The RASC-AL challenge is open to undergraduate and graduate students majoring in science, technology, engineering, or mathematics at an accredited U.S.-based university. Submissions are due by March 5, 2020 and must include a two-minute video and a detailed seven to nine-page proposal that presents novel and robust applications that address one of the themes and support expanding humanity’s ability to thrive beyond Earth.
Autonomous robots will help future astronauts during long-duration missions to other worlds by performing tedious, repetitive and even strenuous tasks. These robotic helpers will let crews focus on the more meticulous areas of exploring. To help achieve this, our Centennial Challenges initiative, along with Space Center Houston of Texas, opened the second phase of the Space Robotics Challenge. This virtual challenge aims to advance autonomous robotic operations for missions on the surface of distant planets or moons.
This new phase invites competitors 18 and older from the public, industry and academia to develop code for a team of virtual robots that will support a simulated in-situ resource utilization mission—meaning gathering and using materials found locally—on the Moon.
The deadline to submit registration forms is December 20.
A key ingredient for our human explorers staying anywhere other than Earth is water. One of the most crucial near-term plans for deep space exploration includes finding and using water to support a sustained presence on our nearest neighbor and on Mars.
To access and extract that water, NASA needs new technologies to mine through various layers of lunar and Martian dirt and into ice deposits we believe are buried beneath the surface. A special edition of the RASC-AL competition, the Moon to Mars Ice and Prospecting Challenge, seeks to advance critical capabilities needed on the surface of the Moon and Mars. The competition, now in its fourth iteration, asks eligible undergraduate and graduate student teams to design and build hardware that can identify, map and drill through a variety of subsurface layers, then extract water from an ice block in a simulated off-world test bed.
Interested teams are asked to submit a project plan detailing their proposed concept’s design and operations by November 14. Up to 10 teams will be selected and receive a development stipend. Over the course of six months teams will build and test their systems in preparation for a head-to-head competition at our Langley Research Center in June 2020.
Red rover, red rover, send a name for Mars 2020 right over! We’re recruiting help from K-12 students nationwide to find a name for our next Mars rover mission.
The Mars 2020 rover is a 2,300-pound robotic scientist that will search for signs of past microbial life, characterize the planet’s climate and geology, collect samples for future return to Earth, and pave the way for human exploration of the Red Planet.
K-12 students in U.S. public, private and home schools can enter the Mars 2020 Name the Rover essay contest.

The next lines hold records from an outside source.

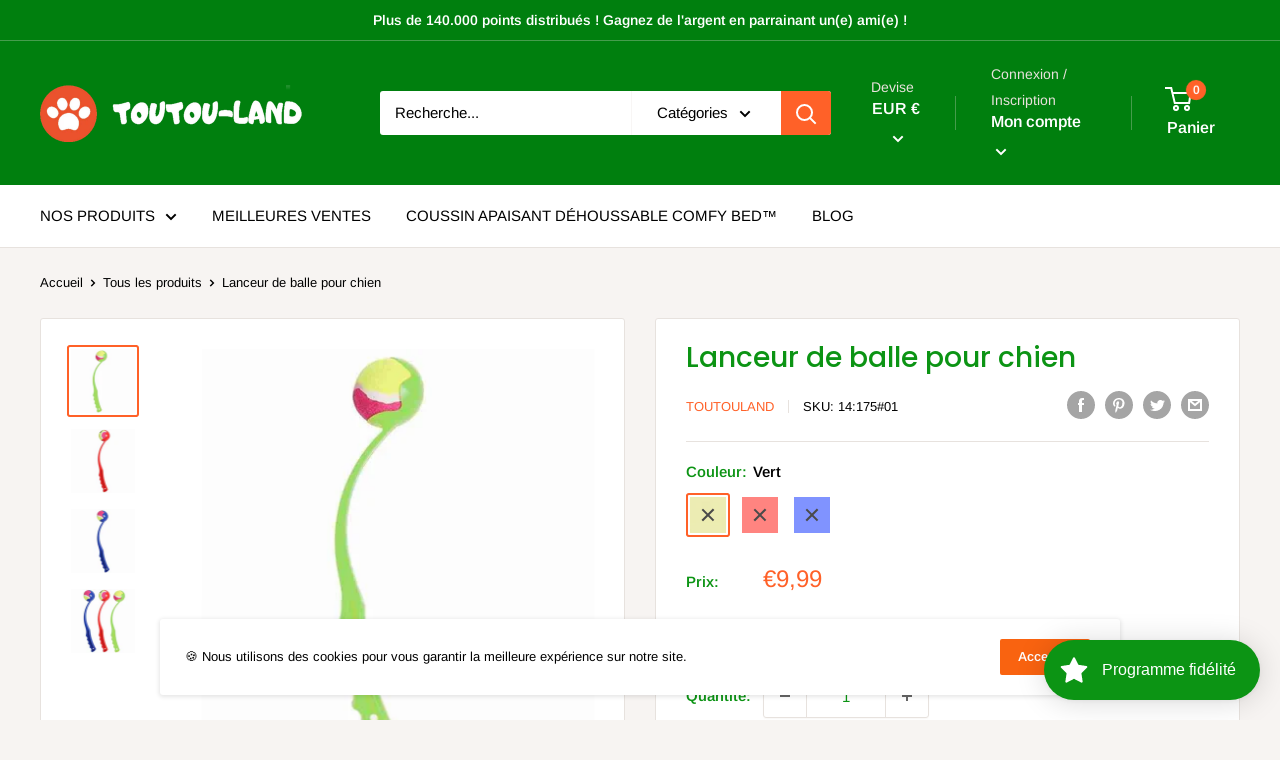

--- FILE ---
content_type: text/javascript
request_url: https://toutouland.fr/cdn/shop/t/9/assets/custom.js?v=90373254691674712701619552524
body_size: -758
content:
//# sourceMappingURL=/cdn/shop/t/9/assets/custom.js.map?v=90373254691674712701619552524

One grand prize winner will name the rover and be invited to see the spacecraft launch in July 2020 from Cape Canaveral Air Force Station in Florida. To enter the contest, students must submit by November 1 their proposed rover name and a short essay, no more than 150 words, explaining why their proposed name should be chosen.
Just as the Apollo program inspired innovation in the 1960s and ‘70s, our push to the Moon and Mars is inspiring students—the Artemis generation—to solve the challenges for the next era of space exploration.